Adding Physical Memory Protection to the VeeR EL2 RISC-V Core

Published:

Topics: Open source tools, Open ASICs, Open FPGA

Antmicro’s work with CHIPS Alliance’s Caliptra Root of Trust project, led by Google, AMD, NVIDIA, and Microsoft focuses around providing automated testing and verification infrastructure including code quality checks, code indexing, coverage and functional testing pipelines, as well as maintaining and enhancing the RISC-V VeeR EL2 core which sits in the middle of the Caliptra design. As providers of commercial engineering services around open source tools and silicon blocks, working on Caliptra gives us both a solid starting point for assisting customers with practical RoT implementations as well as a template for CI-driven ASIC development.

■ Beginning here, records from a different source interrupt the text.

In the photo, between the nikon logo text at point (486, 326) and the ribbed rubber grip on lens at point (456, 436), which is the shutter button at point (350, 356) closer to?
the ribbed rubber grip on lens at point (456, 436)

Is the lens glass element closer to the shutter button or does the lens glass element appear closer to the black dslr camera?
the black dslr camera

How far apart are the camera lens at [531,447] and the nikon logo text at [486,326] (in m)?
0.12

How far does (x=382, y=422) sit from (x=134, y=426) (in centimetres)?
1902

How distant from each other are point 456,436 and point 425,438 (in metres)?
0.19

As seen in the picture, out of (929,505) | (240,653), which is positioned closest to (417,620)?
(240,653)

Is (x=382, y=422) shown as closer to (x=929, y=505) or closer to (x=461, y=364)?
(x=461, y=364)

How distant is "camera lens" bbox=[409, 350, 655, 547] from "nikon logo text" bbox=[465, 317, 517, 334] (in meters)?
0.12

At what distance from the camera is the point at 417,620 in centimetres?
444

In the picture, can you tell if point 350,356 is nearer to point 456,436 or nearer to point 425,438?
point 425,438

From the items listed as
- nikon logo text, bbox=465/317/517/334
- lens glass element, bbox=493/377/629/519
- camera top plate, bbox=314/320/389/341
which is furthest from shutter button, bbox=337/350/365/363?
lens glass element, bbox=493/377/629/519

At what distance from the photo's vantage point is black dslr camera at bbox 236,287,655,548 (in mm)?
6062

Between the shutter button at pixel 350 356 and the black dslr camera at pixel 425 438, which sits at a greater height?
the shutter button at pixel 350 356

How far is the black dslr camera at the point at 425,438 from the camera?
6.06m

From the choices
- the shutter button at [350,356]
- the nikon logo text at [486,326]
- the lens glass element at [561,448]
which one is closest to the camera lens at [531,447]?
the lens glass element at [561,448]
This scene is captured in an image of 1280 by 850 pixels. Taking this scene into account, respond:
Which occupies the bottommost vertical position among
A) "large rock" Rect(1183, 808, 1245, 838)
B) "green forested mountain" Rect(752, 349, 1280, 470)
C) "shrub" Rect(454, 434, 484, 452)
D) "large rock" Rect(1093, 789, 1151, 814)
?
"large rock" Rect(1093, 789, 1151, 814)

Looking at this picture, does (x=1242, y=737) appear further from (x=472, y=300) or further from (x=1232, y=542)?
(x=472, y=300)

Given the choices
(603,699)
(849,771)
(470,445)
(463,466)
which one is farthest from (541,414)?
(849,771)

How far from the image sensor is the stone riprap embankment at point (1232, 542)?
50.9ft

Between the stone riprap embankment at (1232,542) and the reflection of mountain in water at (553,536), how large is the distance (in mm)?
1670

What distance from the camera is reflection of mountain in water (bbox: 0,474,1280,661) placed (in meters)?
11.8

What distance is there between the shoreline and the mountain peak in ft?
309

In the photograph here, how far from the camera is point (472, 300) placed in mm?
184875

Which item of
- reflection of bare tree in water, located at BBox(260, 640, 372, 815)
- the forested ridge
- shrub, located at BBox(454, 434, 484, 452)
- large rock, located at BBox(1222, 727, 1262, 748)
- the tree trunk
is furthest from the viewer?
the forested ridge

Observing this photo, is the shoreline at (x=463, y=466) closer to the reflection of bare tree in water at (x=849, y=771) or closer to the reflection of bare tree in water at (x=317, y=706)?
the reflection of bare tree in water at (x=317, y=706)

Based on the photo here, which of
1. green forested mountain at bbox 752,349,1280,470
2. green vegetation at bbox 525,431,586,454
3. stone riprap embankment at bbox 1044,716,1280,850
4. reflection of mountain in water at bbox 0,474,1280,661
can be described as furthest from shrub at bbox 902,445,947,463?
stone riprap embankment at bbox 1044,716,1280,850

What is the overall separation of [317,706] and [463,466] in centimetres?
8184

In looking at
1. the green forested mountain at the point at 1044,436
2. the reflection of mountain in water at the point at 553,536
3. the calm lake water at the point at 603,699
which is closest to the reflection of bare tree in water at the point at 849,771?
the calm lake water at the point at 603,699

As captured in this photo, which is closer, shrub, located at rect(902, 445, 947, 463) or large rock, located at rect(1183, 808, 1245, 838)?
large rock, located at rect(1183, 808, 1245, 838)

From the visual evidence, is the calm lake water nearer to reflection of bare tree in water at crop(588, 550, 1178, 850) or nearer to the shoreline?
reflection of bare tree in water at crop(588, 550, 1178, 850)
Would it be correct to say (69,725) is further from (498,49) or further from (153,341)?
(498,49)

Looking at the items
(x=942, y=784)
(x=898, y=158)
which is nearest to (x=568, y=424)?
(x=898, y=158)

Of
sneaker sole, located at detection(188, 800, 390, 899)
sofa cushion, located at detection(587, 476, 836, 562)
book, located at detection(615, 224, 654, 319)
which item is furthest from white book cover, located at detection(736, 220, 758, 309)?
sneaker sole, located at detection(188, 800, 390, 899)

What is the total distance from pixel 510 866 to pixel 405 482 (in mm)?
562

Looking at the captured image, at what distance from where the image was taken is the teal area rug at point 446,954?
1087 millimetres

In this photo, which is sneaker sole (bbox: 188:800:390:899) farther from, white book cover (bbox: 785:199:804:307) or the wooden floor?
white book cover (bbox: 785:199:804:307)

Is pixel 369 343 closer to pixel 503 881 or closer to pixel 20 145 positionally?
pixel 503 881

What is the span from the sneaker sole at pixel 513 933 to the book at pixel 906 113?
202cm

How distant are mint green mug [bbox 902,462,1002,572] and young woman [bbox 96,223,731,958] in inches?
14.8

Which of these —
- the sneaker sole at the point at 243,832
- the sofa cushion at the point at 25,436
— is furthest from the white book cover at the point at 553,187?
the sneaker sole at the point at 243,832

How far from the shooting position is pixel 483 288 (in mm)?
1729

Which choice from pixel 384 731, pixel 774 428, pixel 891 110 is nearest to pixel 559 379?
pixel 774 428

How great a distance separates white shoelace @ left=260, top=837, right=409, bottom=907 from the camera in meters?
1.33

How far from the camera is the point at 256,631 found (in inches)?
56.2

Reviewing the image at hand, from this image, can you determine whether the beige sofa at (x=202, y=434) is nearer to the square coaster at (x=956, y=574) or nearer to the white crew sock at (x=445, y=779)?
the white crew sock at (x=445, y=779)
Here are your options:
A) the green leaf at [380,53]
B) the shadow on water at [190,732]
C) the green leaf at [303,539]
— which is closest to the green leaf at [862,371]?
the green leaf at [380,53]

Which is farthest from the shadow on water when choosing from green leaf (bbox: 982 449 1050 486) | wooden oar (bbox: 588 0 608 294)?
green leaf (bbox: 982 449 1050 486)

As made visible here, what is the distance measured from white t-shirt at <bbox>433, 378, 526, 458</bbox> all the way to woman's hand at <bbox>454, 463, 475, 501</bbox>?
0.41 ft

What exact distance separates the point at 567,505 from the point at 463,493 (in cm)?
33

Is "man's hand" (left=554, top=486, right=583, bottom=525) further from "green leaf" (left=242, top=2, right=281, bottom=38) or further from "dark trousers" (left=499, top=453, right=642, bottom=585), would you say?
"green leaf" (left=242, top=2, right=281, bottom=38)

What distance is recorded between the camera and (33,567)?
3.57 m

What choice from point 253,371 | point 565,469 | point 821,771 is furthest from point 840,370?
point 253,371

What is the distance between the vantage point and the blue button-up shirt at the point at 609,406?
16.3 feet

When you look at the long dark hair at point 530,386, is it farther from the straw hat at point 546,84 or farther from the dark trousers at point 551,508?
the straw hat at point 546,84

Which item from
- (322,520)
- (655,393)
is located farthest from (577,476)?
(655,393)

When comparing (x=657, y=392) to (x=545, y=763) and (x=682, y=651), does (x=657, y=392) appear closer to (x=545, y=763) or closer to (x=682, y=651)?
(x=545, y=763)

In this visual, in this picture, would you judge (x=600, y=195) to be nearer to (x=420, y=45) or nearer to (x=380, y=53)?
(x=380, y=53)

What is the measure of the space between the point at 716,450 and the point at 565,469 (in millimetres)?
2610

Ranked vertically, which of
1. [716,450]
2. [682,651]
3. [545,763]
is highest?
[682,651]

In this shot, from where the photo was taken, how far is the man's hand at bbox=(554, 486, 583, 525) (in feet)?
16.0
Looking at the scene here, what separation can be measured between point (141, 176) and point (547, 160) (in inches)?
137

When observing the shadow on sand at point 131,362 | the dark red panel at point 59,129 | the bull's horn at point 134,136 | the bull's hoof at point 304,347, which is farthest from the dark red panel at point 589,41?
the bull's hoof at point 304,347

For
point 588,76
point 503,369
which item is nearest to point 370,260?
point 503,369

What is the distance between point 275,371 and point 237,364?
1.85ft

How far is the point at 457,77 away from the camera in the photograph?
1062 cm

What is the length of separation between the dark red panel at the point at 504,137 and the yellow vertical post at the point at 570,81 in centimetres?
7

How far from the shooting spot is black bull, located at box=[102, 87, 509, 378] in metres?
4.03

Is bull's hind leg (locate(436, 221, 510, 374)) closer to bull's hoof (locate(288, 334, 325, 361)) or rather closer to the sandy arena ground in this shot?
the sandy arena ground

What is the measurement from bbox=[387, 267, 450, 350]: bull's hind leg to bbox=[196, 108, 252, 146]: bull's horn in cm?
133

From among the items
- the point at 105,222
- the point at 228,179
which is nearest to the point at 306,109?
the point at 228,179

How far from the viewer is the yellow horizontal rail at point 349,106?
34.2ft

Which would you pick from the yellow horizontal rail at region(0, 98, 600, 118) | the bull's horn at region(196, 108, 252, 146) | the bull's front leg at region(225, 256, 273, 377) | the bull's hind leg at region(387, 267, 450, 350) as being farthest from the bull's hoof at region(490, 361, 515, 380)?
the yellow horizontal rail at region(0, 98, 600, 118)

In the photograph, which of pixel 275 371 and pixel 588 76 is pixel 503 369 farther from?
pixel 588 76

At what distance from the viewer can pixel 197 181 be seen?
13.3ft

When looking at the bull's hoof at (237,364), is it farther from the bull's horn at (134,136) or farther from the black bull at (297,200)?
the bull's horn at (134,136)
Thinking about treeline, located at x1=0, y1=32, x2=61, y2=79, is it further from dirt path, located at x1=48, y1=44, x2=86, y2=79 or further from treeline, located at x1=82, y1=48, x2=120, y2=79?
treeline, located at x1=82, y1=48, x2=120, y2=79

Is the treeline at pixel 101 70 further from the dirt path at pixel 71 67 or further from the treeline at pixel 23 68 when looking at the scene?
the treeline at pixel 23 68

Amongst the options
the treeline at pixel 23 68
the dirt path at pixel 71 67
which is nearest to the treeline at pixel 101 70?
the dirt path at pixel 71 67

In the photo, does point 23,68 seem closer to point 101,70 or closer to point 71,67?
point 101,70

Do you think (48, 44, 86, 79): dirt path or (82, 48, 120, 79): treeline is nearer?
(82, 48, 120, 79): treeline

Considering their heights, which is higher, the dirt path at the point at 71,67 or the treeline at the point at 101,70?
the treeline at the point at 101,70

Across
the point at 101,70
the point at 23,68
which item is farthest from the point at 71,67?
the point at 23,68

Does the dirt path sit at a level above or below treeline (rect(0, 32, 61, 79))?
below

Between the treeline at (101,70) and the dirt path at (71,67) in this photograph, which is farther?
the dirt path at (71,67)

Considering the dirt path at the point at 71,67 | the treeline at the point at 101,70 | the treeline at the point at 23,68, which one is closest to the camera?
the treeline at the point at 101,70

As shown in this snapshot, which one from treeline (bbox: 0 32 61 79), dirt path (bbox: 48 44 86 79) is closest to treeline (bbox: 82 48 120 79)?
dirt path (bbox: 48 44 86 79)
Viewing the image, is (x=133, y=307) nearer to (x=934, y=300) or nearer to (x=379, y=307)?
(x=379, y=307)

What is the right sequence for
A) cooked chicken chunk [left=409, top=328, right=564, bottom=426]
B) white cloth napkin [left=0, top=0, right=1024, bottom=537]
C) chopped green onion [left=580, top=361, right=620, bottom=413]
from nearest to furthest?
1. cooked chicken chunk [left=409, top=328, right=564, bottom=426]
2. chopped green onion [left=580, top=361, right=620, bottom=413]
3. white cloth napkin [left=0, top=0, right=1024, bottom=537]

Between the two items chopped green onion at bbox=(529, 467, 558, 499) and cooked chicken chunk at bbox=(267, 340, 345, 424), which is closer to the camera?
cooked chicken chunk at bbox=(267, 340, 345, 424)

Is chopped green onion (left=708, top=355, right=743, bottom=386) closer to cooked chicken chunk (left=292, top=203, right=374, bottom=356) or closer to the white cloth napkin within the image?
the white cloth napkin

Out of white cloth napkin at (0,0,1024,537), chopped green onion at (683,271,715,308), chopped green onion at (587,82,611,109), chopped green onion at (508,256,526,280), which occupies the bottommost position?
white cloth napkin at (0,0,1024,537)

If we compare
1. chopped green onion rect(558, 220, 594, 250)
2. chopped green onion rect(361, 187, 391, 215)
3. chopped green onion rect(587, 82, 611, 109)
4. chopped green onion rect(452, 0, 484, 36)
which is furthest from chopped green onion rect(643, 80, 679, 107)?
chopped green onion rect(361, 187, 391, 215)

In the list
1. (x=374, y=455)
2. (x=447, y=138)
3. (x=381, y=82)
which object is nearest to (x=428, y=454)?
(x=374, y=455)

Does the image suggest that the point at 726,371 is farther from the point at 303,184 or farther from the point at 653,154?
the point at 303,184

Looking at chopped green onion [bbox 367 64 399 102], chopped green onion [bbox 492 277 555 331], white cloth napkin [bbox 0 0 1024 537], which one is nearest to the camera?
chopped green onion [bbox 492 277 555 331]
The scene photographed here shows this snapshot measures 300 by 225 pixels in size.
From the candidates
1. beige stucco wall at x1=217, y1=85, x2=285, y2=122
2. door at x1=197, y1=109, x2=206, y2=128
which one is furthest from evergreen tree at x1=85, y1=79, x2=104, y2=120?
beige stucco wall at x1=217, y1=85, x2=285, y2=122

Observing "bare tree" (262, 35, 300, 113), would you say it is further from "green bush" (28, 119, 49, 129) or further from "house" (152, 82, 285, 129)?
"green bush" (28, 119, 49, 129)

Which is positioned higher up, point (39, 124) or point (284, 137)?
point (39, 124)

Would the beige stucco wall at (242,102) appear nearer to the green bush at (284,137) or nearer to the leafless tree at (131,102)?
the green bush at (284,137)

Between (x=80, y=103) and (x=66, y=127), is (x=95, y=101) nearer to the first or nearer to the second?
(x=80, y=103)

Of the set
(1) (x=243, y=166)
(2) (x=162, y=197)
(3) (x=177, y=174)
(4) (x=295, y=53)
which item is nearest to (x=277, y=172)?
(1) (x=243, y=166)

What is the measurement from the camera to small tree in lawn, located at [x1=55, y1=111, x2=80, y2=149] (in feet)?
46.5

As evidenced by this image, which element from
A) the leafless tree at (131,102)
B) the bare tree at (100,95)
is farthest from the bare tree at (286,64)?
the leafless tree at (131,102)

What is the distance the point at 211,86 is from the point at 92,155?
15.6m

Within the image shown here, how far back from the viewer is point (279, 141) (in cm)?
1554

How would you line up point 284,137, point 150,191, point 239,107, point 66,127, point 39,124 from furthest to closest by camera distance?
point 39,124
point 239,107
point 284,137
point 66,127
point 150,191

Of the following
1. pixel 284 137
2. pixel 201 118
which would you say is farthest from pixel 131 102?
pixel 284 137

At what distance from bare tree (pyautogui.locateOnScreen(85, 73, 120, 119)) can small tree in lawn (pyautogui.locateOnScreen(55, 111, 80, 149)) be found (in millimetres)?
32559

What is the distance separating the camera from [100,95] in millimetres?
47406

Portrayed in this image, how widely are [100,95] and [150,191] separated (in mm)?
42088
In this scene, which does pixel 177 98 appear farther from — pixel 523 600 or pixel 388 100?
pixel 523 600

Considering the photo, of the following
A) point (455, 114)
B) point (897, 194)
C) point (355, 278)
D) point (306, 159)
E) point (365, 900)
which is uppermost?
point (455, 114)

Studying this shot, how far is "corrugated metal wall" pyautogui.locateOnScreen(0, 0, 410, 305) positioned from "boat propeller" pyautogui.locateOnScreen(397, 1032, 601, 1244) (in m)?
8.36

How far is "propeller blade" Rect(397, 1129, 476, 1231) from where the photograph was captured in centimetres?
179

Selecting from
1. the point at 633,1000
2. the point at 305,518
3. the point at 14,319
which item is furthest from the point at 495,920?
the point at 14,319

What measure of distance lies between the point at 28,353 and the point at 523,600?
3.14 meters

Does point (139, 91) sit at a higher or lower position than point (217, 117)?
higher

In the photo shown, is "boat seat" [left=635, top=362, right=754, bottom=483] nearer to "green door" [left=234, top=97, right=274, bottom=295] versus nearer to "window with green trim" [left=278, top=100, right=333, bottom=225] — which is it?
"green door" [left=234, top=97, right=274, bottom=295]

The most recent feature requested by the Caliptra working group was the addition of Physical Memory Protection (PMP) to the VeeR EL2 Core according to the specification ratified by RISC-V International. This note outlines how the principles of the PMP specification were mapped to the VeeR implementation and tested with both pyUVM and system software, as an example of how RISC-V enables collaborative and transparent development of core IP.

PMP for VeeR EL2 - graphical interpretation

Principles of RISC-V PMP

Physical Memory Protection is a mechanism that divides the system address map into regions with configurable permissions. In the case of RISC-V cores, the PMP configuration for each region is held in additional Control and Status Registers: pmpcfgX and pmpaddrX, with the maximum allowance of 64 regions. The pmpaddrX register holds an address which represents the region’s boundary, whilst the pmpcfgX configuration register is used to encode a locked bit, address matching and permissions.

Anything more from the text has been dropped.